You take a look over and see that if she’s not fully reclining, she has at the very least pushed that seat back enough so she is seeing more of the sky than the road, languidly raising a hand to twist the volume down a notch on the drowsy country rock song the mix tape has thrown up.
She likes the tunes, don’t get me wrong - she’s been humming along with them after all, occasionally mustering the energy to actually form words instead of that half smile of sleepy pleasure. But now she’s telling you about her last weekend, and that long, slow afternoon when she just lay in the back yard, under the rusty old Hills Hoist, and watched the clouds between lines.
Blissful, she says, it was blissful. And that’s when it hit her: you’ve been having a shitty time, watching the end of a relationship, knowing that even as you said “you’re the clown” as you watched the door close on you, it wasn’t a line you believed entirely. In truth you had taken on a kind of Nico singing country Lou Reed melancholy and no one can last long like that.

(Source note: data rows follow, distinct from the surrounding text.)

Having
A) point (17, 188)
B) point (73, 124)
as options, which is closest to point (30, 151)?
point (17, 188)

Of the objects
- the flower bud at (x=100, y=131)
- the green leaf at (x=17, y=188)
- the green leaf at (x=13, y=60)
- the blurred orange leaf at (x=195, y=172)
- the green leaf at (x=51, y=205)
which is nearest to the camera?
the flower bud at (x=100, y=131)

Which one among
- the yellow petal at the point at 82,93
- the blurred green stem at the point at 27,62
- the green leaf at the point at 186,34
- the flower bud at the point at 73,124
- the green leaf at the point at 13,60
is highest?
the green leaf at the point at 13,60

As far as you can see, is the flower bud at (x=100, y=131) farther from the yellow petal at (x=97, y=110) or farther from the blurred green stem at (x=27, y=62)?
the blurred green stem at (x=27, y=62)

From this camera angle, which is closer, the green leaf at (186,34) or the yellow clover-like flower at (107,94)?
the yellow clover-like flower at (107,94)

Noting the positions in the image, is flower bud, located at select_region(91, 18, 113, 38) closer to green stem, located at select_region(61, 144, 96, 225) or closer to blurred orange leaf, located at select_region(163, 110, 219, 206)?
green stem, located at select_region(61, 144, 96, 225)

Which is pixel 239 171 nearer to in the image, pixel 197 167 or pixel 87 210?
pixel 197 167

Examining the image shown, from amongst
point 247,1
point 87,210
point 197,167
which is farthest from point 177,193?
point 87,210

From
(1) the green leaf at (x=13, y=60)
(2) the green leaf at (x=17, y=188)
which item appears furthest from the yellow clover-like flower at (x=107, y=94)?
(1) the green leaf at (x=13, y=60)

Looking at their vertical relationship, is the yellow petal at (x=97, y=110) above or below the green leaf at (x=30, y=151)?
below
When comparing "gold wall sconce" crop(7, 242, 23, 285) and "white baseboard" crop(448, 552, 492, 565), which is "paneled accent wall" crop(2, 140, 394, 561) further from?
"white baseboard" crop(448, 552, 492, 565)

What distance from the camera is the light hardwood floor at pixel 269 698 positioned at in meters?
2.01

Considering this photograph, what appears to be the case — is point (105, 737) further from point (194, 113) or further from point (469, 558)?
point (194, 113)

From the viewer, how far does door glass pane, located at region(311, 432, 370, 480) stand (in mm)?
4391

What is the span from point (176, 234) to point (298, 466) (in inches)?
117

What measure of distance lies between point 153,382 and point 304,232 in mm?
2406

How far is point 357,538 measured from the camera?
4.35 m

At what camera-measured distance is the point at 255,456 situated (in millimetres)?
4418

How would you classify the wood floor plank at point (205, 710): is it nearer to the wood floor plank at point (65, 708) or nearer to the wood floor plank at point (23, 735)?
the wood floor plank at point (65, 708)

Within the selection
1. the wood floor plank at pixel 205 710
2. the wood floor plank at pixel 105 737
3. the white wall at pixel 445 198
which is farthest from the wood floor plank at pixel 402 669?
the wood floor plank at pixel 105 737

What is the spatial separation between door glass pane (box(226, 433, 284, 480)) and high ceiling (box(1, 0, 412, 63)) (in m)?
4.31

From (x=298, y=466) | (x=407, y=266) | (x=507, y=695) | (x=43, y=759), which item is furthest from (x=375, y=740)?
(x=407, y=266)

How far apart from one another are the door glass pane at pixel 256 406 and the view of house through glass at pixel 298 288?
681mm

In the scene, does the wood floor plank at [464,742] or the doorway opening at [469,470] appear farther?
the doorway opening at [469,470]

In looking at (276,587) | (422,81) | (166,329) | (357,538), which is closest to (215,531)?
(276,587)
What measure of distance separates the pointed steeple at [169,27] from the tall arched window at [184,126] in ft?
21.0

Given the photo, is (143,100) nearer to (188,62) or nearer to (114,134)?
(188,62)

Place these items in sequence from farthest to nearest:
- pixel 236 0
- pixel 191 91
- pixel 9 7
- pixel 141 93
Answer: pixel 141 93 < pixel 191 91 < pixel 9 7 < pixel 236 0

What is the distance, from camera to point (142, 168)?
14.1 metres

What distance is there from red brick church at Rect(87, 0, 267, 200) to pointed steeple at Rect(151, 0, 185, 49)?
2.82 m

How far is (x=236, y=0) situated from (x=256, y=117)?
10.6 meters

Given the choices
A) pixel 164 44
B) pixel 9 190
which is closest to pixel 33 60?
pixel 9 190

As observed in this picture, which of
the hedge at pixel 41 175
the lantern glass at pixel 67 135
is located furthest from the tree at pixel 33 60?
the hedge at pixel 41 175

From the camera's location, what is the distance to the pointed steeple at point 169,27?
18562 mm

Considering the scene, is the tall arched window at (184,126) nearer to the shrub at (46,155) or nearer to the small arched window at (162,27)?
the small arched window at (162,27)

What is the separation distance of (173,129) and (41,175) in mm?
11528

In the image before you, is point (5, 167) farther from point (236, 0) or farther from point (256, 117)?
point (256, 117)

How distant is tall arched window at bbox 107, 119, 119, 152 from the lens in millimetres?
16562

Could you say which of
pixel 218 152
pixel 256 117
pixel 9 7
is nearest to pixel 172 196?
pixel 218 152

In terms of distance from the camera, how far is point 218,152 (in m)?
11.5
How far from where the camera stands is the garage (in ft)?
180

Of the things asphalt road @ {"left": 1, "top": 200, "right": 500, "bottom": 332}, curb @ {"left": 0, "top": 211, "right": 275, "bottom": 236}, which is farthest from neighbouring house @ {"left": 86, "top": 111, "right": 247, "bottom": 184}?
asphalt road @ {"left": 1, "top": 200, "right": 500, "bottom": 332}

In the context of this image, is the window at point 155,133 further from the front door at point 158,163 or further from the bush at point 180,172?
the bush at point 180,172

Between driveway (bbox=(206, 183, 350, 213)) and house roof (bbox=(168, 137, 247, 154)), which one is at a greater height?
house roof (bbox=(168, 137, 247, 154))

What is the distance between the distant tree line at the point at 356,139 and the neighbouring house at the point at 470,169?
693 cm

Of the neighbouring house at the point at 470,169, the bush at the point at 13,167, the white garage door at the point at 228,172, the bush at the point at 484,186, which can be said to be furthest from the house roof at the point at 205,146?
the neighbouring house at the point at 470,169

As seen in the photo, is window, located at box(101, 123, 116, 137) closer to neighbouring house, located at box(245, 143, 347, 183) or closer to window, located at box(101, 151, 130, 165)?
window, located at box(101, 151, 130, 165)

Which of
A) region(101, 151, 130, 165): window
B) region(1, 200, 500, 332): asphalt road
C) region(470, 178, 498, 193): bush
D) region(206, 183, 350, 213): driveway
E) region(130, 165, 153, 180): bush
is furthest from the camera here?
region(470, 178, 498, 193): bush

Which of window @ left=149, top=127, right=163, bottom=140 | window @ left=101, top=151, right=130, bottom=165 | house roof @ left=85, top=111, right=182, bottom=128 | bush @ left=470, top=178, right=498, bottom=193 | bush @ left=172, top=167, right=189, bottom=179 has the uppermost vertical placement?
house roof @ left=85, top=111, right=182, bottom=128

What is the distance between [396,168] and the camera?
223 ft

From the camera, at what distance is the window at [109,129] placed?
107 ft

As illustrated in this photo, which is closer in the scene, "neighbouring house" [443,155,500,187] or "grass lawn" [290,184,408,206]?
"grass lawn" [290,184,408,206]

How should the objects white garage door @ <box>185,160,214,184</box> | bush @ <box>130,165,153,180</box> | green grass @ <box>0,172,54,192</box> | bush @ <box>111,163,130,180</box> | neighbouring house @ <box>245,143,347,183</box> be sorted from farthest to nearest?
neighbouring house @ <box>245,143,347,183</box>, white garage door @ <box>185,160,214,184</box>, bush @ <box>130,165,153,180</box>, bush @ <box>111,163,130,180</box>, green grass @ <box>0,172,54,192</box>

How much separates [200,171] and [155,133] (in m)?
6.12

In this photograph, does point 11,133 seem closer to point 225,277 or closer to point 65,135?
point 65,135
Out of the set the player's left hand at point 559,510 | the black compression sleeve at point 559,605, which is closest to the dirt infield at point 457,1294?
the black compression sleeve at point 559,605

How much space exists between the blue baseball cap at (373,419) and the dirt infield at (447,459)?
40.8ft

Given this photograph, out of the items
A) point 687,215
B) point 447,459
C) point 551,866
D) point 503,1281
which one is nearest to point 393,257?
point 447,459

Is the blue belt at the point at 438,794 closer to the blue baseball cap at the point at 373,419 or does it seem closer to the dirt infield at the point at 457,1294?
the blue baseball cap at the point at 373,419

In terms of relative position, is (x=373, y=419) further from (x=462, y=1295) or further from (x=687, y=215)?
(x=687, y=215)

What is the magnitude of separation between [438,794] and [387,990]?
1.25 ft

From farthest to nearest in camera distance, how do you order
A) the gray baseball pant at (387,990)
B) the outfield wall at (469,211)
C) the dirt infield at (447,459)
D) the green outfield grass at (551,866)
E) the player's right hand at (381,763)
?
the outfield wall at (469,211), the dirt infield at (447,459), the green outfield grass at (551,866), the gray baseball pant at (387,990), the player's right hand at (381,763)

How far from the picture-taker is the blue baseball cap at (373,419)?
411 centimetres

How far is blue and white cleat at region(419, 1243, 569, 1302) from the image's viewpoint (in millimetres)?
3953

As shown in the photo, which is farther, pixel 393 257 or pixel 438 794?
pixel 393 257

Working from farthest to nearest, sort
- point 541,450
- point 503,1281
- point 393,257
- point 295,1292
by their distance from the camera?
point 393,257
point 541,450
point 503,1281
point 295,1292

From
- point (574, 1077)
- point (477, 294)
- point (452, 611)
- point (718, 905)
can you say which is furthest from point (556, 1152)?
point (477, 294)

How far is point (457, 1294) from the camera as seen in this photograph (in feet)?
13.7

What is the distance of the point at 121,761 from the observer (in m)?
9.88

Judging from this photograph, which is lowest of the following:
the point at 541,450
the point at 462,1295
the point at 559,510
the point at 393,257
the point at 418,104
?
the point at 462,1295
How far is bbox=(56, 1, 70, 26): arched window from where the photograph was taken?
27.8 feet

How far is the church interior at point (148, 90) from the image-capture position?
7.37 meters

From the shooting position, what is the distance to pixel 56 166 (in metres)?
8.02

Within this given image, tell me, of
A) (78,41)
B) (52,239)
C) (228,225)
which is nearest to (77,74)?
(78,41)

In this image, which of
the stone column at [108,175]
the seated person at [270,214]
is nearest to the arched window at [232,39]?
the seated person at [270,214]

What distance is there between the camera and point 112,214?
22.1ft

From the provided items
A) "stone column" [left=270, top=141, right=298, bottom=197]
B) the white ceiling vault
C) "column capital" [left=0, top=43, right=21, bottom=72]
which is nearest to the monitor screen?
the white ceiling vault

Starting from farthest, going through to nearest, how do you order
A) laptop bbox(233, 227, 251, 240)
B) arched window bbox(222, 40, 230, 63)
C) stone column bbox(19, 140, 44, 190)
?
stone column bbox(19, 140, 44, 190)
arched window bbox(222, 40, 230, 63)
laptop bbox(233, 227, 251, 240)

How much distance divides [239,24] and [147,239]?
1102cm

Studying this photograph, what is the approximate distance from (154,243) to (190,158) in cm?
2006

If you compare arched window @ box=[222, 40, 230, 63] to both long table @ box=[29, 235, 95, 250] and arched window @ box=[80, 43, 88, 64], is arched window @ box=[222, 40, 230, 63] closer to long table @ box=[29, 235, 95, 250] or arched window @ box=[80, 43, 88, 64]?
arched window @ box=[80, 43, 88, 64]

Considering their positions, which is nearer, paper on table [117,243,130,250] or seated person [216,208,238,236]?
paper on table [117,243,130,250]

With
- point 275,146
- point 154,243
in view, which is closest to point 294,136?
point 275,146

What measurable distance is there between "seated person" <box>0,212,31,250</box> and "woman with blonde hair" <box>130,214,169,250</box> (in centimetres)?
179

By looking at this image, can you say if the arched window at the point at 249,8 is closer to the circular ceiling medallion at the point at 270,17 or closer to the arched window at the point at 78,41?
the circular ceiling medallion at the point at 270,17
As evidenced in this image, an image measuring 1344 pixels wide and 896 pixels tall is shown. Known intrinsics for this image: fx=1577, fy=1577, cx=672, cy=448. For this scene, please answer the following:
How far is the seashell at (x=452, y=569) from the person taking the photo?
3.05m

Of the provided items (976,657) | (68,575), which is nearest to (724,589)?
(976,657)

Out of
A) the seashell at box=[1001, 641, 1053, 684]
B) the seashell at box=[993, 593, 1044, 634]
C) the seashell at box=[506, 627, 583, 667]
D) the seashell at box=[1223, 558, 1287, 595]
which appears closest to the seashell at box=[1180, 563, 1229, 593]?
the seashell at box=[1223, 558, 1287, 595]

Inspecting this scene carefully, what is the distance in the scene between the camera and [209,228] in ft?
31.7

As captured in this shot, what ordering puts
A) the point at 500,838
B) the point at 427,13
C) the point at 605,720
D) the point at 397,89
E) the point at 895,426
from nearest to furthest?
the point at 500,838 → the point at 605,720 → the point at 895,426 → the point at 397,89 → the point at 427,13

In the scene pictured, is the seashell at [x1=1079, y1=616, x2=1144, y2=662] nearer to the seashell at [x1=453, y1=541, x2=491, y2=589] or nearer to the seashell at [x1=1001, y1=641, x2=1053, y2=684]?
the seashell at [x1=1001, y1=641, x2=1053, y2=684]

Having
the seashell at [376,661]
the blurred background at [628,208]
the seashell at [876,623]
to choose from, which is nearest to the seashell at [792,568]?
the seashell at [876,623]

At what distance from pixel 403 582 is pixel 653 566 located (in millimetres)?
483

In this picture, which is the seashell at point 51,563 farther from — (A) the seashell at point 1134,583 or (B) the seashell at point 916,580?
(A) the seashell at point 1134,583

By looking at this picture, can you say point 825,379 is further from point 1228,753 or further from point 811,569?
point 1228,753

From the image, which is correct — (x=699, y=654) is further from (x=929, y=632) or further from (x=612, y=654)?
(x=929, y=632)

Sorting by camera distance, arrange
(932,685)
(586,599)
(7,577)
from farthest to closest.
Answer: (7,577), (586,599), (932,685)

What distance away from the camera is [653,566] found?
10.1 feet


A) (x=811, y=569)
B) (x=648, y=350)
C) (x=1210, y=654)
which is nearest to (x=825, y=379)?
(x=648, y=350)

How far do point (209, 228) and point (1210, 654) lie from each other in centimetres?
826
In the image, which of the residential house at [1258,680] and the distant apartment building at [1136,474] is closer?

You needed to change pace. Change views. Change.
Listening to her talk now, you fall into a little reverie of your own. To an imagined pedal steel and the clip-clop rhythm of this highway’s plates, you’re picturing yourself picking up and heading not just out of the old life – where it’s clear you’re not even been listened to - not just accepting you’re not much good at this living business, but actually making those changes.
So there you are, heading right “through the light” and into a place where you’re just as good as your friends and exes. Just as deserving. It’s a nice feeling. A cruising feeling.
Babitha nudges you. You’ve been drifting across the lane a bit, mumbling like a walking bassline as your fingers play a distracted pattern on the steering wheel. She grins at you: it’s cool, she says, you looked like you might be perking up at last. You grin back. Yeah, maybe.
She turns the music up, though the tempo stays the same. It’s as unhurried as you two are: it’s got somewhere to go but no pressure to get there either. In fact, now that you think about it, you’ve been slowing down yourself though you have no memory of easing back on the pedal or noticing a speed sign.
Ah, yes. Babitha. you say, can you smell it? There’s a definite salty tang in the air, a thinning of the air that had started as pretty cloying this morning and clung to you for the first few hours of the drive like yesterday’s clothes. We’re close, you say. We’re there, she says. Maybe you already are.